Alamo Grup wycofuje się z zakupu zakładu Ursusa w Dobrym Mieście
Ursus w komunikacie z 30 października 2019 roku poinformowało, że Alamo Group Europe Ltd. zdecydowała się wycofać z zakupu zakładu Ursusa w Dobrym Mieście.
Przypomnijmy, że Alamo Group, amerykański producent maszyn rolniczych, w tym maszyn do koszenia trawy i utrzymania terenów zielonych, na początku czerwca 2019 roku podpisał z Ursusem list intencyjny o zakupi zakładu w woj. warmińsko-mazurskim.
W ramach tej transakcji Amerykanie mieli przejąć od Ursusa nieruchomości, zapasy magazynowe, a nawet prawa własności intelektualnej związanych z produkowanymi w Dobrym Mieście maszynami rolniczymi.
Podczas Walnego Zgromadzenia akcjonariuszy spółki, które zostało zwołane na 4 listopada 2019 roku, sprzedaż zakładu w Dobrym Mieście miała zostać ostatecznie zaakceptowana. Teraz nie ma już kupca.
Prezes Ursusa odchodzi ze stanowiska
Na kilka dni przed tak ważnym Walnym Zgromadzeniem Akcjonariuszy oraz niemal chwilę po wycofaniu się Alamo z zakupu dywizji w Dobrym Mieście, Ursus poinformował także, że Arkadiusz Miętkiewicz, dotychczasowy prezes Ursusa, rezygnuje z dalszego pełnienia funkcji.
Arkadiusz Miętkiewicz podał, że odchodzi ze spółki ze względu osobistych, a 31 października jest ostatnim dniem pełnienia przez niego obowiązków prezesa Ursusa.
Kolejne banki wnioskują o upadłość i natychmiastowe spłacenie długów
Do tej pory upadłości Ursusa domagał się bank PKO BP. Teraz do tego grona dołączył również bank Getin Noble.
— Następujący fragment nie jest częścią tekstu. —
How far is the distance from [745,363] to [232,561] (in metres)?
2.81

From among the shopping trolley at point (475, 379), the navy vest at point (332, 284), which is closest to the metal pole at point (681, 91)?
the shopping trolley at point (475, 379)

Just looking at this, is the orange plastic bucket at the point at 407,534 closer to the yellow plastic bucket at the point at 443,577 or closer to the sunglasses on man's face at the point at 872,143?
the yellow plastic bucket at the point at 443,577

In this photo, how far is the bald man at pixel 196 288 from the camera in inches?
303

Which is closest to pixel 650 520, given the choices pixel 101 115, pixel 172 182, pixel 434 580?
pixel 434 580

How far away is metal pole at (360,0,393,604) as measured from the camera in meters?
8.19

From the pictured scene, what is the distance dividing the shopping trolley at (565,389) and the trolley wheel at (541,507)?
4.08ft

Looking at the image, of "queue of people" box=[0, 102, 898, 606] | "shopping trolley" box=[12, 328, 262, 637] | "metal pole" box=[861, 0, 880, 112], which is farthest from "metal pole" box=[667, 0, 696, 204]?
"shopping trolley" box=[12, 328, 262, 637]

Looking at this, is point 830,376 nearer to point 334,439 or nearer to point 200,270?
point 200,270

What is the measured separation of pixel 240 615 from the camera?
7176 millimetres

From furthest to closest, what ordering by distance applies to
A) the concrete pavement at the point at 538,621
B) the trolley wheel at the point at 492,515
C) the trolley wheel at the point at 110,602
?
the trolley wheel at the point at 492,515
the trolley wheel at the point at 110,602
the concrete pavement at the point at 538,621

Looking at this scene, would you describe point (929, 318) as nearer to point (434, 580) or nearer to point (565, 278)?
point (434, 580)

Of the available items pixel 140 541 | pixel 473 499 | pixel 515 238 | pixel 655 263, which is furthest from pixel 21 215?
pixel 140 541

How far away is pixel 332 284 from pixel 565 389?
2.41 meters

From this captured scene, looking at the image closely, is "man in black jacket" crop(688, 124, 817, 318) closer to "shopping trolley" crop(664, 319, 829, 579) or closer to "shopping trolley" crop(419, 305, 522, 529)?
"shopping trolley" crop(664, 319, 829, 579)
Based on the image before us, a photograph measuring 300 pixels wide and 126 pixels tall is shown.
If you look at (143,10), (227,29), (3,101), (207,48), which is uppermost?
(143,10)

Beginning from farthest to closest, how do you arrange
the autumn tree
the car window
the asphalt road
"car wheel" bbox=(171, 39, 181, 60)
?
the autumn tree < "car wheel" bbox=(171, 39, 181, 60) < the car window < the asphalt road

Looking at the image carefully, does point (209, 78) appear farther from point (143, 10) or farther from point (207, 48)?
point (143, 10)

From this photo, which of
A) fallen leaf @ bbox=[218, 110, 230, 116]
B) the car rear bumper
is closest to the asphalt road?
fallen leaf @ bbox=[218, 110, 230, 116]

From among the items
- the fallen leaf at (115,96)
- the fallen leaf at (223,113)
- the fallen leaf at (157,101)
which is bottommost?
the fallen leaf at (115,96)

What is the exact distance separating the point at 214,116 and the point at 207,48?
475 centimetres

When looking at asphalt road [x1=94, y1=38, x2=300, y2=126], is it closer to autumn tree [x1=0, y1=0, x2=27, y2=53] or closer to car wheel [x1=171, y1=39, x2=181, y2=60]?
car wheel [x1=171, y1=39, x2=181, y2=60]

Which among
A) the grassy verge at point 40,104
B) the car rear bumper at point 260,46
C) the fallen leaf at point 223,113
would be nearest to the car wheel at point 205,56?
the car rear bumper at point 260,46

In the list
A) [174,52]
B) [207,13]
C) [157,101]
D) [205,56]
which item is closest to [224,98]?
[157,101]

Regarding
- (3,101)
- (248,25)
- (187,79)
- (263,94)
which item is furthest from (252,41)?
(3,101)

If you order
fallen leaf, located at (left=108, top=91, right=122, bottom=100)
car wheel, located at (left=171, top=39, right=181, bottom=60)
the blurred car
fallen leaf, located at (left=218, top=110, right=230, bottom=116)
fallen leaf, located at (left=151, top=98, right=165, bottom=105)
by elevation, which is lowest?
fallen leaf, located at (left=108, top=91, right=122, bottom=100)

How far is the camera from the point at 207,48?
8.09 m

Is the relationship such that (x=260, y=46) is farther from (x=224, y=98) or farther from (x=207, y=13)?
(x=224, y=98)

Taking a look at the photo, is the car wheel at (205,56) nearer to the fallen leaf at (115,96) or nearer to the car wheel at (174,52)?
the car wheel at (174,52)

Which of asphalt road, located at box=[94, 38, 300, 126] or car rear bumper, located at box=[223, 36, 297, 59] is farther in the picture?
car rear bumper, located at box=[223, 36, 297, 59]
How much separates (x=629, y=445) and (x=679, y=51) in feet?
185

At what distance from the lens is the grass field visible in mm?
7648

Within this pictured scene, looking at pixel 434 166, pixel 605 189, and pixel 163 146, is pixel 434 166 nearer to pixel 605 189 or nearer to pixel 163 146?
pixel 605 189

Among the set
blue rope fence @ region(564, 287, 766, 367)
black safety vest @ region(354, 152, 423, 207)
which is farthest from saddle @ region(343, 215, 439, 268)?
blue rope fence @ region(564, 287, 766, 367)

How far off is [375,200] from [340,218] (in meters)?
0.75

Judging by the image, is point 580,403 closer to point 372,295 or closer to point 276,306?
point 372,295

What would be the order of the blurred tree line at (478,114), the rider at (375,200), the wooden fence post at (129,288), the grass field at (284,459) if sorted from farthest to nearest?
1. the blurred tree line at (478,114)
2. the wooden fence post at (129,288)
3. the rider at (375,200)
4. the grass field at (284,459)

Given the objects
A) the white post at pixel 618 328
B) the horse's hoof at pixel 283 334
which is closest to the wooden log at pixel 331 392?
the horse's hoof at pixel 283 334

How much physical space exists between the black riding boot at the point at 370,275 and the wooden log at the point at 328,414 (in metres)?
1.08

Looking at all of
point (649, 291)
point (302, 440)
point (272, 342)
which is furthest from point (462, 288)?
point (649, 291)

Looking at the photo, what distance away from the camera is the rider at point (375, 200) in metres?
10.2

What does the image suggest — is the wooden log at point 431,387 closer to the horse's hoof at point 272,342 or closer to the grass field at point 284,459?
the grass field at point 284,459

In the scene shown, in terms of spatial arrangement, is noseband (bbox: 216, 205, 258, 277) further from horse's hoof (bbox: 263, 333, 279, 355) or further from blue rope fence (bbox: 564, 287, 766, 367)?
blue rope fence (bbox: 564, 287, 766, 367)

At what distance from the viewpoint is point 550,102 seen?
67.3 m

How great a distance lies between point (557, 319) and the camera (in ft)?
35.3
Producenta ciągników i maszyn rolniczych przed bankructwem chroniło jedynie wszczęte postępowanie restrukturyzacyjne. Jednak to za chwilę może wygasnąć.
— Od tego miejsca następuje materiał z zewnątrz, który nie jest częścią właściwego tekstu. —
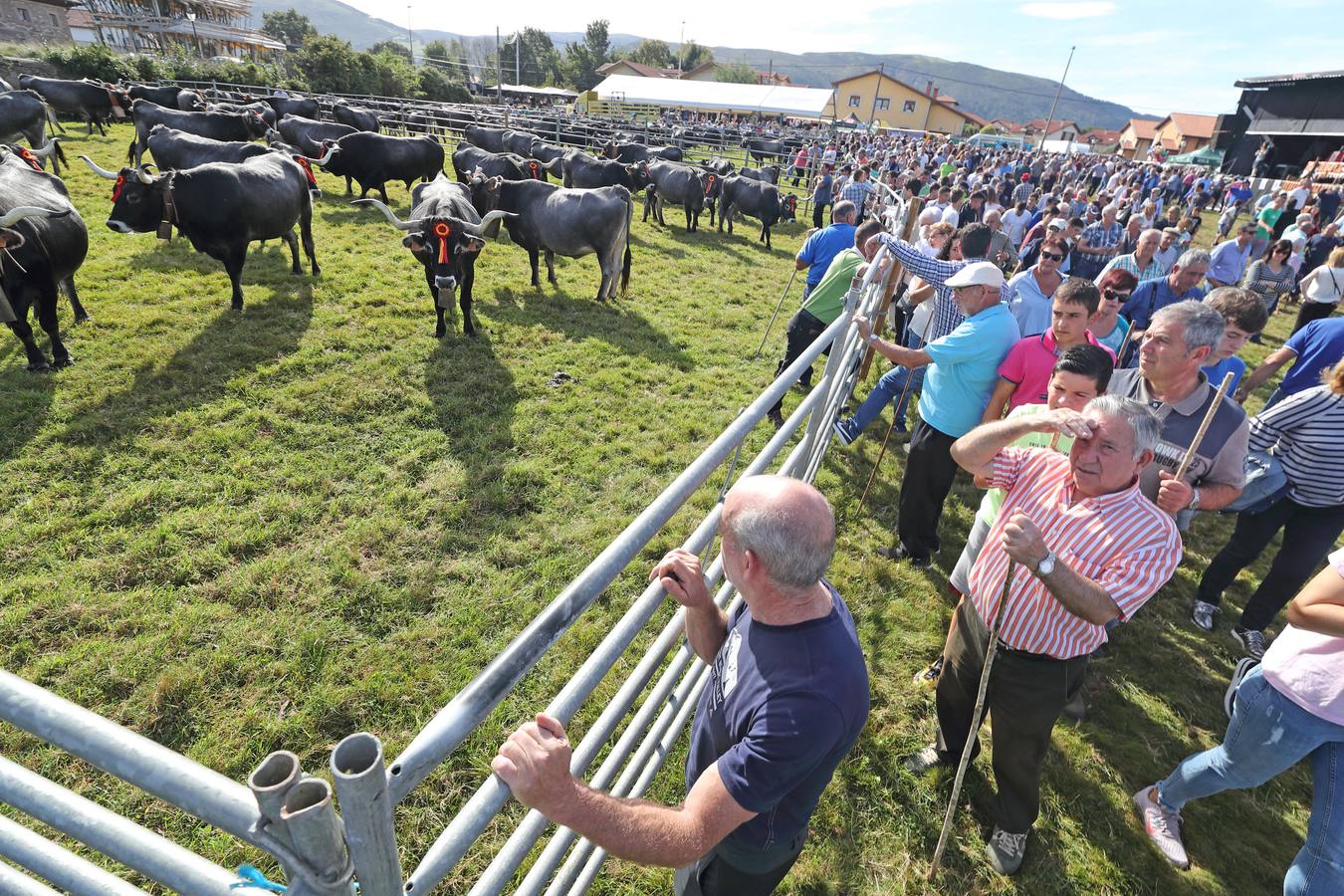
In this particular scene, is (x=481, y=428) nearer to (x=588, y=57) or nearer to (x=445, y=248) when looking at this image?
(x=445, y=248)

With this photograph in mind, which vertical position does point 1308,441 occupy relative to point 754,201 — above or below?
below

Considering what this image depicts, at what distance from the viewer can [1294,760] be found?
2.34 metres

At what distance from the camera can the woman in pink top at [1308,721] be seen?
208 centimetres

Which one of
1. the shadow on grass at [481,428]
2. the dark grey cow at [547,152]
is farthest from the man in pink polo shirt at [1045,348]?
the dark grey cow at [547,152]

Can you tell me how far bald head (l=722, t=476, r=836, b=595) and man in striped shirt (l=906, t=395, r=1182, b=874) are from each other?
2.95 feet

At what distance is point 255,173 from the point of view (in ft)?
27.4

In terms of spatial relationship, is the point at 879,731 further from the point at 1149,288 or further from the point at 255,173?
the point at 255,173

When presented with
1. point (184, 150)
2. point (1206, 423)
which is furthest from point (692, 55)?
point (1206, 423)

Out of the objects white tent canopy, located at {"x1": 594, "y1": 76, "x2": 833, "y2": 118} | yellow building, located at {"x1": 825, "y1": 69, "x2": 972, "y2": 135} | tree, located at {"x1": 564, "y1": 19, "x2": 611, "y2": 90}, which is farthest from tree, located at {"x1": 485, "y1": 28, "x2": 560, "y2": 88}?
white tent canopy, located at {"x1": 594, "y1": 76, "x2": 833, "y2": 118}

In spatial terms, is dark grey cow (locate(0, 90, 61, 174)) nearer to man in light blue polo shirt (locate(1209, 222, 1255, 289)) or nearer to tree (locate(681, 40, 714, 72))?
man in light blue polo shirt (locate(1209, 222, 1255, 289))

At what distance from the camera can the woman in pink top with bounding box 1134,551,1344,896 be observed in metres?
2.08

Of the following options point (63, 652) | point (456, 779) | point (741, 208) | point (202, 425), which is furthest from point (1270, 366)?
point (741, 208)

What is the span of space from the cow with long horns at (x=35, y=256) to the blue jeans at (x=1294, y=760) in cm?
906

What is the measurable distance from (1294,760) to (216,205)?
1069cm
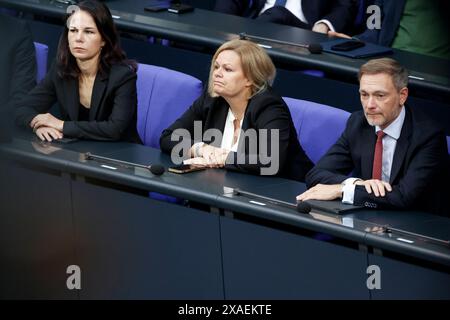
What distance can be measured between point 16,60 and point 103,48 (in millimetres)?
349

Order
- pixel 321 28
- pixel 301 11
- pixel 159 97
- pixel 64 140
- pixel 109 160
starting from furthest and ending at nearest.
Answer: pixel 301 11 < pixel 321 28 < pixel 159 97 < pixel 64 140 < pixel 109 160

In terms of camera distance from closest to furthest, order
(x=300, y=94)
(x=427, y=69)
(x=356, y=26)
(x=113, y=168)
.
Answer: (x=113, y=168), (x=427, y=69), (x=300, y=94), (x=356, y=26)

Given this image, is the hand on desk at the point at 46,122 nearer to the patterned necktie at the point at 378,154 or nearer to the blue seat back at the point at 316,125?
the blue seat back at the point at 316,125

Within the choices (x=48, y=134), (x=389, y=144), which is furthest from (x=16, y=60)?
(x=389, y=144)

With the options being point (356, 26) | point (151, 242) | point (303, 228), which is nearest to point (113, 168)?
point (151, 242)

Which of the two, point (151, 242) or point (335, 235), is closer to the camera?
point (335, 235)

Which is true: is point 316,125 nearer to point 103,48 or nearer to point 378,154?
point 378,154

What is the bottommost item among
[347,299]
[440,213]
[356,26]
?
[347,299]

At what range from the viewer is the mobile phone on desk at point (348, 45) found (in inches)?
157

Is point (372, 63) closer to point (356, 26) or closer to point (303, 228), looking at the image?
point (303, 228)

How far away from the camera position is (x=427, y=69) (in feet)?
12.4

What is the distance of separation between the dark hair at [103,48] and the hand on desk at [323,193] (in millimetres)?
895

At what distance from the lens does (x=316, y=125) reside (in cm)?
348
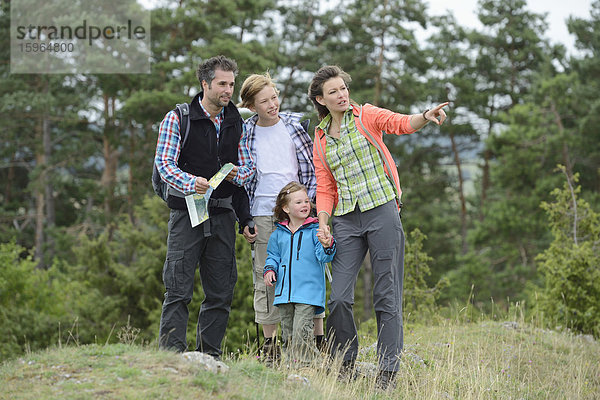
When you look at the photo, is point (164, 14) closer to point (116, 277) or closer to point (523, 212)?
point (116, 277)

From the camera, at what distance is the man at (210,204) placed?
448 cm

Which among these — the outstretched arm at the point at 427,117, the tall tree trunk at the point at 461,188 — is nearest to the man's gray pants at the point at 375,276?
the outstretched arm at the point at 427,117

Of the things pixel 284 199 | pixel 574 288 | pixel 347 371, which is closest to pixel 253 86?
pixel 284 199

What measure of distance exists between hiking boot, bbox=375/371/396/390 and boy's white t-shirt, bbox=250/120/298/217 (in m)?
1.44

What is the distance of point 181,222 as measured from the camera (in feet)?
14.8

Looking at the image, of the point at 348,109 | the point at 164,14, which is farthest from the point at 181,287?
the point at 164,14

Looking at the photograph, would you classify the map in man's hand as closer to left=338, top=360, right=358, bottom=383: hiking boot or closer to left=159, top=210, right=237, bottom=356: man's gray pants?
A: left=159, top=210, right=237, bottom=356: man's gray pants

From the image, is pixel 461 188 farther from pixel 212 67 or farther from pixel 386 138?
pixel 212 67

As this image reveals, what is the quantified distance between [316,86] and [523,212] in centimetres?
1788

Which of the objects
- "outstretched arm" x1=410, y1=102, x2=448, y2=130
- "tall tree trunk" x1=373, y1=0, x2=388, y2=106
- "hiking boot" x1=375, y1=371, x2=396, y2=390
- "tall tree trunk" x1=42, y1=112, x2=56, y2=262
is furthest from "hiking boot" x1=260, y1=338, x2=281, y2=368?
"tall tree trunk" x1=42, y1=112, x2=56, y2=262

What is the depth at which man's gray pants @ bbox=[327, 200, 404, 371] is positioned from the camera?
4.44 meters

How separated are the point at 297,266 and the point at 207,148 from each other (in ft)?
3.52

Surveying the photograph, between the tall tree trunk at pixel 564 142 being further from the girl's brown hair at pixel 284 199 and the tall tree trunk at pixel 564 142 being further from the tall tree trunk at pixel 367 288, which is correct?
the girl's brown hair at pixel 284 199

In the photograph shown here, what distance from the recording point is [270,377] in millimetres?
4090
Z kolei Bank Gospodarstwa Krajowego zażądał od Ursusa natychmiastowego spłacenia całego kredytu o wartości niemal 13 mln złotych. Z takim samym żądaniem BGK wystąpił również wobec spółki–córki, czyli Ursus Bus, który musi oddać kredyt o wartości niemal 3,3 mln złotych. Jeśli Ursus i Ursus Bus nie spłacą zadłużenia, to bank wystąpi o zajęcie majątku producenta ciągników i maszyn rolniczych przez komornika.